▶ Actions to take
**A)** Answer these questions from the review of James Chronister's show below:
(i) How many paintings make up the show?
(ii) What are the dimensions of Untitled (Dark Forest)?
(iii) What size of brush does Chronister work with?
**B)** Carry on the review of James Chronister's show below, starting after its final sentence.
--- Begin Source passage ---
April 4, 2009, Written by Jake Longstreth

Untitled (Dark Forest), 2008
oil on canvas
57 x 57 inches

 Untitled (Dark Forest), 2008. Oil on canvas, 
57 x 57 inches. James Chronister's solo debut at Eleanor Harwood is a collection of seven monochromatic paintings. Five are depictions of dense forest interiors, two are pictures of Keith Richards and Mick Jagger. To call these paintings landscapes or portraits would be misleading. These works are mediated, pictures-of-pictures that complicate the question of subject matter. Using source photographs found in nature calendars, photo books and the 1972 Rolling Stones, An Unauthorized Biography, Chronister works within the tradition of artists utilizing the visual detritus of popular culture to fashion his paintings. Though reminiscent of such postmodern masters as Gerhard Richter and Luc Tuymans, Chronister has devised a painterly language much his own. Working with a tiny brush and one dark, neutral color on carefully hued, off-white canvases, Chronister achieves a startling range of tonality and depth. Viewed up-close, the paintings are constructed by a series of small, discrete marks: a binary system of data--like type on a page--that results in a surreal density of information. Step back, and the pictures cohere. The eye and mind struggle to reconcile the illusionism of these paintings with the narrow, restrained means of their technique.
--- End Source passage ---
--- Begin Records ---
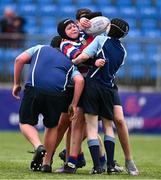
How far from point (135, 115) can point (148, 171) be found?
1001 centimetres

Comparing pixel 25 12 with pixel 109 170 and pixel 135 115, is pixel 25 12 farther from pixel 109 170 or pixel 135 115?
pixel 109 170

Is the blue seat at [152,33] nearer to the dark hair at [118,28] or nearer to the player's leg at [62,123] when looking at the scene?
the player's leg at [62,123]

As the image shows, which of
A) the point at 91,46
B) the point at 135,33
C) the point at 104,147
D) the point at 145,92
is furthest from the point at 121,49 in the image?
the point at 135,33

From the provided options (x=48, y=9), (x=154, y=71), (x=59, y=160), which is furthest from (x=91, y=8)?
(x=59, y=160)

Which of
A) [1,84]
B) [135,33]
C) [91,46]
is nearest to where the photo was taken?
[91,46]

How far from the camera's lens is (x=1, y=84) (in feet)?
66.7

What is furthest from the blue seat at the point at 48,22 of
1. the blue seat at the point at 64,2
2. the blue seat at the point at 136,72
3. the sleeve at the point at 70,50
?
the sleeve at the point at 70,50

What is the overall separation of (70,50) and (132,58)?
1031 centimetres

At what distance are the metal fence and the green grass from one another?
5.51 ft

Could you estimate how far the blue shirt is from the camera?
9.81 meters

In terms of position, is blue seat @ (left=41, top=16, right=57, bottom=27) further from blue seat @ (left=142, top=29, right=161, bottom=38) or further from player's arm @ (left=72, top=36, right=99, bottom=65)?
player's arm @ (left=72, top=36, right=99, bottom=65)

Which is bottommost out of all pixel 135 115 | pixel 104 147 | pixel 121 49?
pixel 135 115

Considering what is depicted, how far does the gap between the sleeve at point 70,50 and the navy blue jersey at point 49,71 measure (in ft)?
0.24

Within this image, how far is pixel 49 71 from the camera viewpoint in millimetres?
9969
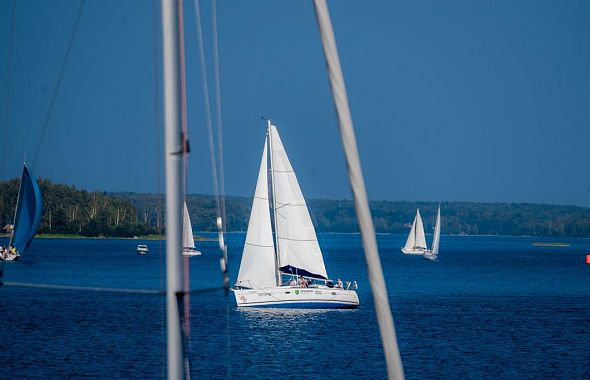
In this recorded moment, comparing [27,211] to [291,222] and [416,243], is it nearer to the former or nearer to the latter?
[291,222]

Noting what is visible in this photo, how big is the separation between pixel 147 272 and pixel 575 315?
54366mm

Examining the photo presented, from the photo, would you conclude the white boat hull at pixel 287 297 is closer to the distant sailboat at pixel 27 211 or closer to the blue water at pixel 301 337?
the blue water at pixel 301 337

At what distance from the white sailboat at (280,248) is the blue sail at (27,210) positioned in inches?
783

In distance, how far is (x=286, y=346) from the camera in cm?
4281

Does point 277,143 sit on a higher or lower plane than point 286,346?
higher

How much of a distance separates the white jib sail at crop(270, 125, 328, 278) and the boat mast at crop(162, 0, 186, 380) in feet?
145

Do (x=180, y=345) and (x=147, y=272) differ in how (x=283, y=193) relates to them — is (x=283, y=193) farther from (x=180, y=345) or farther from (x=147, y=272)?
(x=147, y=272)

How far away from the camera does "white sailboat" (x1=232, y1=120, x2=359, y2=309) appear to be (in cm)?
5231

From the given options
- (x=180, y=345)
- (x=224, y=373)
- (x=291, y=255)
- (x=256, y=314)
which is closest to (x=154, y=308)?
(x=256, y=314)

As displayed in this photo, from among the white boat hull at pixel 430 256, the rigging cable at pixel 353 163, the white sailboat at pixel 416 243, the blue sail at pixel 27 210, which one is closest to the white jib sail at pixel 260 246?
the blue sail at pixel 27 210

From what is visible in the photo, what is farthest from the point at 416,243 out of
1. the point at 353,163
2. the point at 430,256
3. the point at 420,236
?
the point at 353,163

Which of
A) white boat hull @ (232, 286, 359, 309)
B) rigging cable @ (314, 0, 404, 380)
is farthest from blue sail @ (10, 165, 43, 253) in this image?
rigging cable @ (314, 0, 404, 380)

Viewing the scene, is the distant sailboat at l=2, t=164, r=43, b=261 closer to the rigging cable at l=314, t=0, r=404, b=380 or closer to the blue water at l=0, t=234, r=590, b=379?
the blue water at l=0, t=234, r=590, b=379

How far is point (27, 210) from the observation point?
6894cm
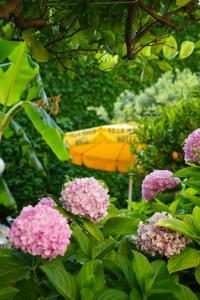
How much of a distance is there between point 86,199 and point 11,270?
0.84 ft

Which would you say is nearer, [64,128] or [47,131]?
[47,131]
--- End Records ---
--- Begin Records ---
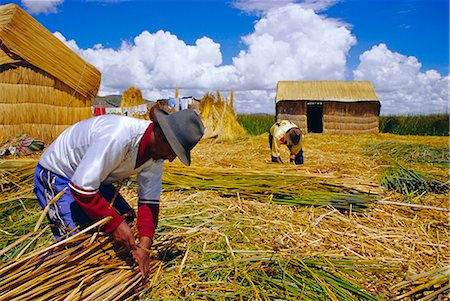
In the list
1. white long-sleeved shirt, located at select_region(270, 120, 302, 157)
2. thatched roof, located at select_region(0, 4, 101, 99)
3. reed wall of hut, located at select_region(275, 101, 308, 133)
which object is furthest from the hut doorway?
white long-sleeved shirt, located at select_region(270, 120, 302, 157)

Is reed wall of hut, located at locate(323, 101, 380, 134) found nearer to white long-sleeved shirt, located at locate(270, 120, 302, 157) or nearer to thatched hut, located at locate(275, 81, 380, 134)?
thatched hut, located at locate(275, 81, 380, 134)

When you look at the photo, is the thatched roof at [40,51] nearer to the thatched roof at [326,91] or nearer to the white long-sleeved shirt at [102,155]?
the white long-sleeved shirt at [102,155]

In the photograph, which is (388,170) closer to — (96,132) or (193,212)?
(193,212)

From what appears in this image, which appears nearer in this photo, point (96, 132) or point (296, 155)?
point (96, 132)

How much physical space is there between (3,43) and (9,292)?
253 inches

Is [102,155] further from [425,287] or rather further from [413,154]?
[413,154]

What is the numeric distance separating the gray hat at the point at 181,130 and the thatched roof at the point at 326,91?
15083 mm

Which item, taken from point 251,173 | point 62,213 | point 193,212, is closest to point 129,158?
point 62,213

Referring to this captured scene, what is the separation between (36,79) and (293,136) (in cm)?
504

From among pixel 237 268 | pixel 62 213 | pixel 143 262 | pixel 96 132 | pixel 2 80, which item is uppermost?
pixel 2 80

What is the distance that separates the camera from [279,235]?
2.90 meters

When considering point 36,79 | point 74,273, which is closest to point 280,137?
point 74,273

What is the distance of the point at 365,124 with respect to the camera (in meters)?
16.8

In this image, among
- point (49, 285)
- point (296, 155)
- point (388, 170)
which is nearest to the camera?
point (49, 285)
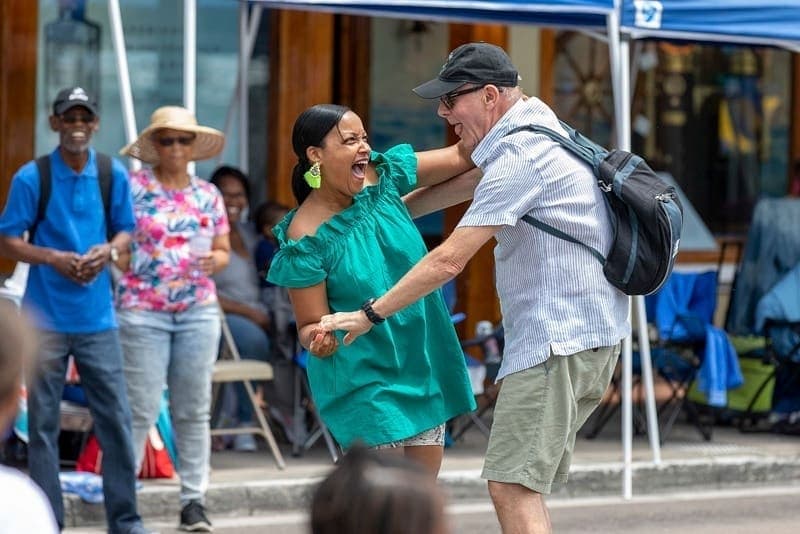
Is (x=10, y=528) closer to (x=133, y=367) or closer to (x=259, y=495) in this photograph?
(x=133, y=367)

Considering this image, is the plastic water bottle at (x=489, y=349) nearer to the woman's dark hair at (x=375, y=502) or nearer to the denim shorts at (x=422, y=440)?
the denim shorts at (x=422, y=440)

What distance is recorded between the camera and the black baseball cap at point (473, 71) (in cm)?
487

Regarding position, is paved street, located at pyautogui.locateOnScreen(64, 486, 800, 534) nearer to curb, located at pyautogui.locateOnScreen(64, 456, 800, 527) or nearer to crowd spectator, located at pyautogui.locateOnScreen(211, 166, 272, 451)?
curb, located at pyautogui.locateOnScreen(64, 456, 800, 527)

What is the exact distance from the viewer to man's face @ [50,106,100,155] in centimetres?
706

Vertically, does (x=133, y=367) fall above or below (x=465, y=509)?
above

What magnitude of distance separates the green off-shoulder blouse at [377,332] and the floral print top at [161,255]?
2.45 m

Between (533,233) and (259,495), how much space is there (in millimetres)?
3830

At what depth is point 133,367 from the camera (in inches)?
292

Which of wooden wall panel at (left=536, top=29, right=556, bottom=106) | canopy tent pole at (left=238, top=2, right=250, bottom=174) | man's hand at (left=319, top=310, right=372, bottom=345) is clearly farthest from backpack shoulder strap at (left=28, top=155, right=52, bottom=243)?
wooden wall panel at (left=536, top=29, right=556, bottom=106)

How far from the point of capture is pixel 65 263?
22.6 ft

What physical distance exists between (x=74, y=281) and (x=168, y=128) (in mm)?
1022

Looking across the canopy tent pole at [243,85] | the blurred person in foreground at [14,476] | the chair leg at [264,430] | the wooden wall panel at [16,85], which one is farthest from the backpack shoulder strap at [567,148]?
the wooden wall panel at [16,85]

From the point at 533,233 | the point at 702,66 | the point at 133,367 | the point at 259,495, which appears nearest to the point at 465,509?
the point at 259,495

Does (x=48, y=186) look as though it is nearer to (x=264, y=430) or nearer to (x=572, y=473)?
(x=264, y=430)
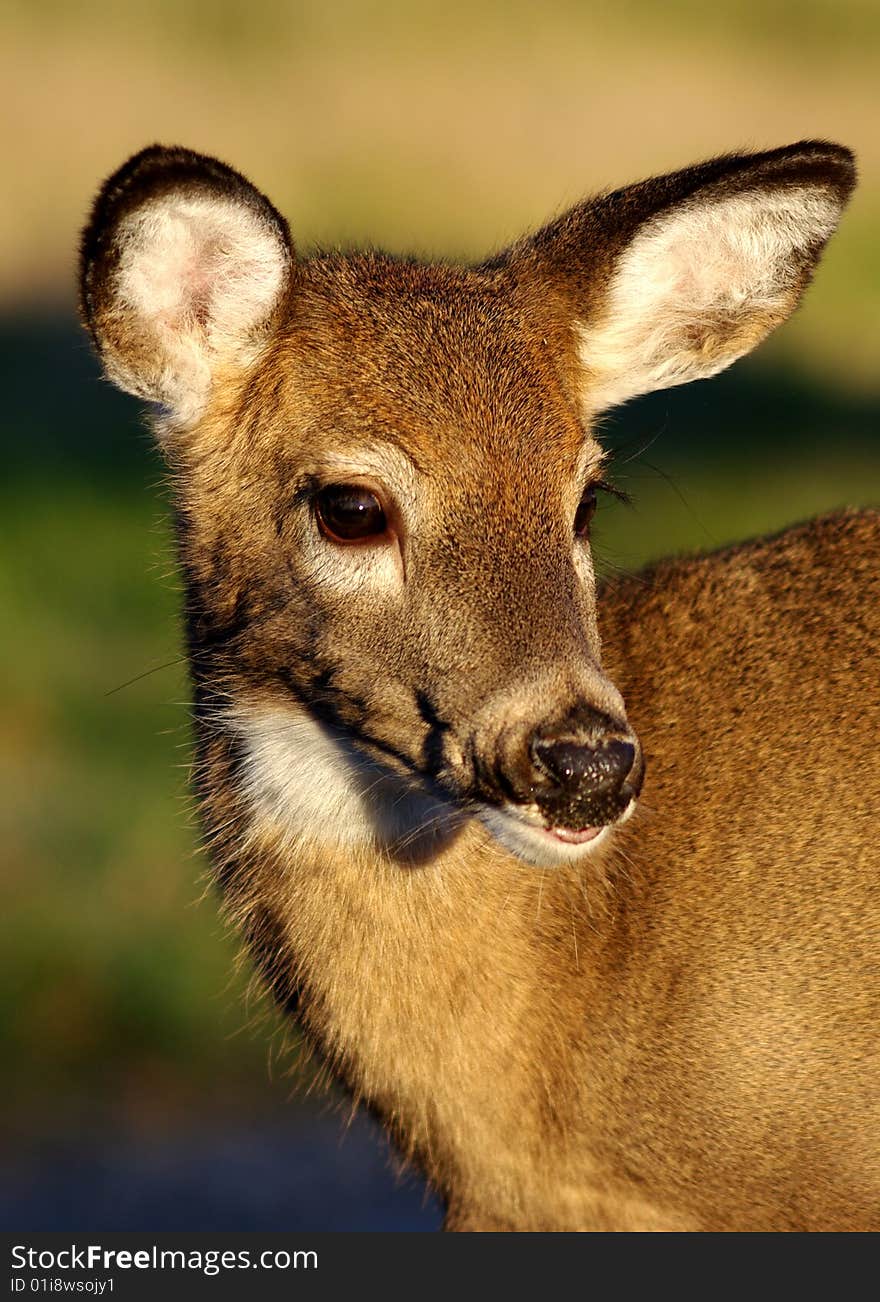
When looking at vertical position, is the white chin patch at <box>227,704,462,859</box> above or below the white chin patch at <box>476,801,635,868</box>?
--- End Records ---
--- Begin Records ---
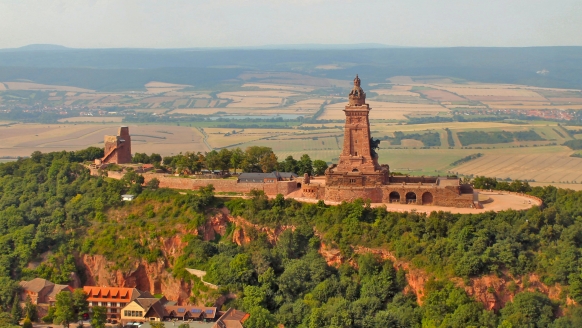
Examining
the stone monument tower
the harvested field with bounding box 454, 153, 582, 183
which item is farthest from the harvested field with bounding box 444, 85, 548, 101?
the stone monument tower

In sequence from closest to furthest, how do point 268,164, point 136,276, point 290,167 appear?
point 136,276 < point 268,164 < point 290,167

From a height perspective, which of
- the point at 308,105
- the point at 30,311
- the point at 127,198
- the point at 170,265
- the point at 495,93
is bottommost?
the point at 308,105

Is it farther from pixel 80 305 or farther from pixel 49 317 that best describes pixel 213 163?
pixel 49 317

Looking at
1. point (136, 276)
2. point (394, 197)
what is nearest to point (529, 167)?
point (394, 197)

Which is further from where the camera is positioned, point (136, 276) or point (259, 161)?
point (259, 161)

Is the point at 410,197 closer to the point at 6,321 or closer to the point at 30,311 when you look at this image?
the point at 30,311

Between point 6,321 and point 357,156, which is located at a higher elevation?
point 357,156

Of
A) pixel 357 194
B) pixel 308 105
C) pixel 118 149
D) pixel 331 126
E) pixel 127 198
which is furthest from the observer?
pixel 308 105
--- End Records ---
▶ Responses to the tasks
**A)**
(i) Seven.
(ii) 57 x 57 inches.
(iii) A tiny brush.

**B)**
Chronister's large paintings--the forest scenes--are his strongest. At 66 x 66 inches and 57 x 57 inches respectively, they give the viewer the best opportunity to experience the strange transformations that occur when viewing them at varying distances. The larger paintings also go the farthest in moving past their source photographs to infer the encompassing silence that one feels standing in an un-populated forest. To that end, each forest work has a unique sense of light and atmosphere, giving the series a complexity that prevents it from sliding into nature-calendar kitsch.

Correspondingly, it seems that Chronister is careful in selecting what vistas he paints. There are no images of mountains, lakes, valleys, vistas or even skies; all are dense, nondescript forest interiors. Not quite majestic, not quite banal. One forest painting depicts velvety ferns in a soft, slightly ochre tone. Another, Dark Forest, is done in high-contrast, with a cooler black, evoking bright sunlight penetrating a dense thicket of branches. Strangely, Chronister's paintings, in spite of their detached fascination with image-making and systematic, mechanized technique, seem to acknowledge the beauty of the world. They are not cynical works. However, they create a tension between depicting and not-really depicting that reveals the core of Chronister's practice.  

Which brings me to the Rolling Stones paintings. That completely unrelated subjects could hang next to each other on a wall and not conjure a sense of judgment, confusion, conceptual contrivance or implied meaning goes to the heart of Chronister's practice: they are all of a piece. Everything and nothing at once. The show's title, All We Ever Wanted Was Anything, seems fitting here. This everything-can-be-flattened-into-subject-matter approach is Warholian in nature, and Chronister's contribution to this sensibility is rare in its poetic and painterly sensitivity.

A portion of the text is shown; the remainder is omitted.